Zahra Shamsi, Matthew Chan and Diwakar Shukla
In review, 2020.
Publication year: 2020

A reoccurring challenge in bioinformatics is predicting the phenotypic consequence of amino acid variation in proteins. Due to recent advances in sequencing techniques, sufficient genomic data is becoming available to train models that predict the evolutionary statistical energies for each sequence, but there is still inadequate experimental data to directly predict functional effects. One approach to overcome this data scarcity is to apply transfer learning and train more models with available datasets.
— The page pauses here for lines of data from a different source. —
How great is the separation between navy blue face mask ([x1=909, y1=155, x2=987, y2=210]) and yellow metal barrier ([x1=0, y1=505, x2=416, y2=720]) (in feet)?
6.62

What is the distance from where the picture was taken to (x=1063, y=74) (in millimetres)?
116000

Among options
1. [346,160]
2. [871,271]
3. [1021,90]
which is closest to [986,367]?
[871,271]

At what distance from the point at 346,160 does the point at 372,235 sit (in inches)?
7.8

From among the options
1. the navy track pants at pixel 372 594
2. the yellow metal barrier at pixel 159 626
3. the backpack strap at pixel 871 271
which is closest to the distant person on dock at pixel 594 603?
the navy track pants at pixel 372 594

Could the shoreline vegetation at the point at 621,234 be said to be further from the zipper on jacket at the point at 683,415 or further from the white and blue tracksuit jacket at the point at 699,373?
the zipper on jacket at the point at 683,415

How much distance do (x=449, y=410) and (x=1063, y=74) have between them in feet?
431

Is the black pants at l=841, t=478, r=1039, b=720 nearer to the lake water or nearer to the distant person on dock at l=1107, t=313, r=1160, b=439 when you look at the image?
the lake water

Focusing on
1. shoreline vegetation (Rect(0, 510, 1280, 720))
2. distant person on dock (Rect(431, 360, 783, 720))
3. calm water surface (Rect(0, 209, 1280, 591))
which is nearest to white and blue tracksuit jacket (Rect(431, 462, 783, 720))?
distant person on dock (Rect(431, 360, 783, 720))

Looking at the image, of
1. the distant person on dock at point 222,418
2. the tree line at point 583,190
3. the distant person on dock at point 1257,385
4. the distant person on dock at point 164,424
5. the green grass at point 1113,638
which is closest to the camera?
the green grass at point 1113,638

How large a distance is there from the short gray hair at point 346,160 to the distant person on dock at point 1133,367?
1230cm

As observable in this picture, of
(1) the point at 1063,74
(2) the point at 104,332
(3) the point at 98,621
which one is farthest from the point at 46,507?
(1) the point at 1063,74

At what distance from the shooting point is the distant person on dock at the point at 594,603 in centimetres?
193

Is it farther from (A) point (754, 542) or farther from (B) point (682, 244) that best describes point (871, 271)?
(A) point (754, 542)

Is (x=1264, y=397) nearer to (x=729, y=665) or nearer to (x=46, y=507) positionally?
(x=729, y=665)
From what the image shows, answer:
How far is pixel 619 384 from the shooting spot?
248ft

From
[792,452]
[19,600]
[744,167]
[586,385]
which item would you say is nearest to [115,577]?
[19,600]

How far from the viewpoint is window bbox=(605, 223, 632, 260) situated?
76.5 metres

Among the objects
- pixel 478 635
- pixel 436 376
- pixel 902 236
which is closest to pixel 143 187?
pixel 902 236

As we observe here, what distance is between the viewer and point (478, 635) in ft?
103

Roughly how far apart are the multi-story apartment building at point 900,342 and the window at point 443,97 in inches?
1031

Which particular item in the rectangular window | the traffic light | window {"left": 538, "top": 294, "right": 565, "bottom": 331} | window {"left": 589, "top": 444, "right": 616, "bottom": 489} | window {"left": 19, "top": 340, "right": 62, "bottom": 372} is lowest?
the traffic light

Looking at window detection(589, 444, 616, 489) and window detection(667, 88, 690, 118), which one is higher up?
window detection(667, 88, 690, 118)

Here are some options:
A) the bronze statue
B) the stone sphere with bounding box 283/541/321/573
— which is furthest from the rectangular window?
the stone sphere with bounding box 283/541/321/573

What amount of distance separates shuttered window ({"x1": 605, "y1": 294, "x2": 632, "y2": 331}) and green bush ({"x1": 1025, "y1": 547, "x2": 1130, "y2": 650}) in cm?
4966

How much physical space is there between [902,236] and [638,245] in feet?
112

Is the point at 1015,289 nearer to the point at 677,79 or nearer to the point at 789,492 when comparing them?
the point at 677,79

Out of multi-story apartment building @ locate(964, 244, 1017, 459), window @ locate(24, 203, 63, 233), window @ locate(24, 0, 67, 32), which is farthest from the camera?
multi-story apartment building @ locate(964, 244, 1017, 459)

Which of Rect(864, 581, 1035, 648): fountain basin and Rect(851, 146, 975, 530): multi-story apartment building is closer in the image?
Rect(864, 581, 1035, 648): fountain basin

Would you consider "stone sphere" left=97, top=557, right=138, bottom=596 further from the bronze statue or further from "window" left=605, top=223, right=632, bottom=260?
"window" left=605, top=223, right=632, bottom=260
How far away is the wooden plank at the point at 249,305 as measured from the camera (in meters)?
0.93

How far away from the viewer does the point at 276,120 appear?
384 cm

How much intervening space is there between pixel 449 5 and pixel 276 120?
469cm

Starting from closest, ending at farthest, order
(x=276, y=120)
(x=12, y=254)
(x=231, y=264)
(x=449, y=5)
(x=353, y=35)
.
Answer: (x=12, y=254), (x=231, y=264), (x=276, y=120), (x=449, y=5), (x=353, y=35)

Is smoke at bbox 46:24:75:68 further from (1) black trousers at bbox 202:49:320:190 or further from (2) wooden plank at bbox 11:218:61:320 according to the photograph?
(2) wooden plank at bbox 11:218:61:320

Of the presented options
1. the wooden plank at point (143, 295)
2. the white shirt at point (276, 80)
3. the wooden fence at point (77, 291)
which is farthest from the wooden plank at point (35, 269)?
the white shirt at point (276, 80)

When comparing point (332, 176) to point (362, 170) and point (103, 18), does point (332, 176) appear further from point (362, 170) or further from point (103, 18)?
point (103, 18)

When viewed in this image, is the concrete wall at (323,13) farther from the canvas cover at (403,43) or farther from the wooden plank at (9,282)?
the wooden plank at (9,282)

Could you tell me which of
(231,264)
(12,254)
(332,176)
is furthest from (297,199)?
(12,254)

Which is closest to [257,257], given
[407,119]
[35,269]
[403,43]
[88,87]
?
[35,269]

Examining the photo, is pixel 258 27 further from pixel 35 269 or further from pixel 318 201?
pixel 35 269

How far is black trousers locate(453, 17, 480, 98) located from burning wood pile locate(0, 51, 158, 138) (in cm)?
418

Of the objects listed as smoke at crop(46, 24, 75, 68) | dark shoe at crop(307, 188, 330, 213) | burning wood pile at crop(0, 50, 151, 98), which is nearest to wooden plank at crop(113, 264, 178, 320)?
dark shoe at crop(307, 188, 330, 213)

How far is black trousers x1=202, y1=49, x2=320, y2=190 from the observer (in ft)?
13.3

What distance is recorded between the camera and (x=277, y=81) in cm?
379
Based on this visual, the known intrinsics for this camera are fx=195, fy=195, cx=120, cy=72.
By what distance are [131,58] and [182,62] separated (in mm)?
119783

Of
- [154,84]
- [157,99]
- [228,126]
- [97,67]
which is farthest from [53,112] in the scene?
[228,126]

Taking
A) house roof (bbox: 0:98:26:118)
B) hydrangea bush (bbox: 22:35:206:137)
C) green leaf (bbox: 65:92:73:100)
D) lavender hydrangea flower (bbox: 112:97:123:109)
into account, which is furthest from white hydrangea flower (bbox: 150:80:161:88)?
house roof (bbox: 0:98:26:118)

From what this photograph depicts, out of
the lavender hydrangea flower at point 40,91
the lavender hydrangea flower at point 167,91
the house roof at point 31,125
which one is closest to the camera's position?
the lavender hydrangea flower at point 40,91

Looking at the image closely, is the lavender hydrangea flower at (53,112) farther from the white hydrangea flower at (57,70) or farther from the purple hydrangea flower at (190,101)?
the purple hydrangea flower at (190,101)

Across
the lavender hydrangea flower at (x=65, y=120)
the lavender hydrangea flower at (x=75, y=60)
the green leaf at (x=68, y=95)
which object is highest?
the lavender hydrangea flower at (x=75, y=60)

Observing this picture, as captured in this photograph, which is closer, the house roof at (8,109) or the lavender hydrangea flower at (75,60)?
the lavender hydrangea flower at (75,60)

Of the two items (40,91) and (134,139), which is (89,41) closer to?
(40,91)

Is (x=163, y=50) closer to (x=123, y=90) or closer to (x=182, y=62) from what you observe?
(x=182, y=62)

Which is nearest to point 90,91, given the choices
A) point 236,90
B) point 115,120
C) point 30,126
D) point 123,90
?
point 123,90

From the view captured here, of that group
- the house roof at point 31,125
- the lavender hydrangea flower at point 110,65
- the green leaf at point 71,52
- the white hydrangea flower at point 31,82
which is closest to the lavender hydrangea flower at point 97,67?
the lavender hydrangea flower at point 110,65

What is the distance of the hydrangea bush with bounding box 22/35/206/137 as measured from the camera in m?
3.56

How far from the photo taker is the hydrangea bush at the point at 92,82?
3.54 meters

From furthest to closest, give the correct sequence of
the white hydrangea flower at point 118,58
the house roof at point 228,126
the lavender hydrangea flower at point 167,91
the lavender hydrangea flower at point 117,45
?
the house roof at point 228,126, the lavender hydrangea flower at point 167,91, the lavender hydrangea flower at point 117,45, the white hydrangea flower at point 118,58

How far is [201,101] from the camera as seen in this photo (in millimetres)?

In this study, we propose a set of transfer learning algorithms, we call TLmutation, which implements a supervised transfer learning algorithm that transfers knowledge from survival data to a protein function of interest in the same protein followed by an unsupervised transfer learning algorithm that extends the knowledge to a homologous protein. We explore the application of our algorithms in three cases. First, we test the supervised transfer on dozens of previously published mutagenesis datasets to complete and refine missing datapoints. We further investigate these datasets to identify which variants build better predictors of variant functions. In the second case, we apply the algorithm to predict higher-order mutations solely from single point mutagenesis data. Finally, we perform the unsupervised transfer learning algorithm to predict mutational effects of homologous proteins from experimental datasets. These algorithms are generalized to transfer knowledge between Markov random field models. We show the benefit of our transfer learning algorithms to utilize informative deep mutational data and provide new insights into protein variant functions. As these algorithms are generalized to transfer knowledge between Markov random field models, we expect these algorithms to be applicable to other disciplines.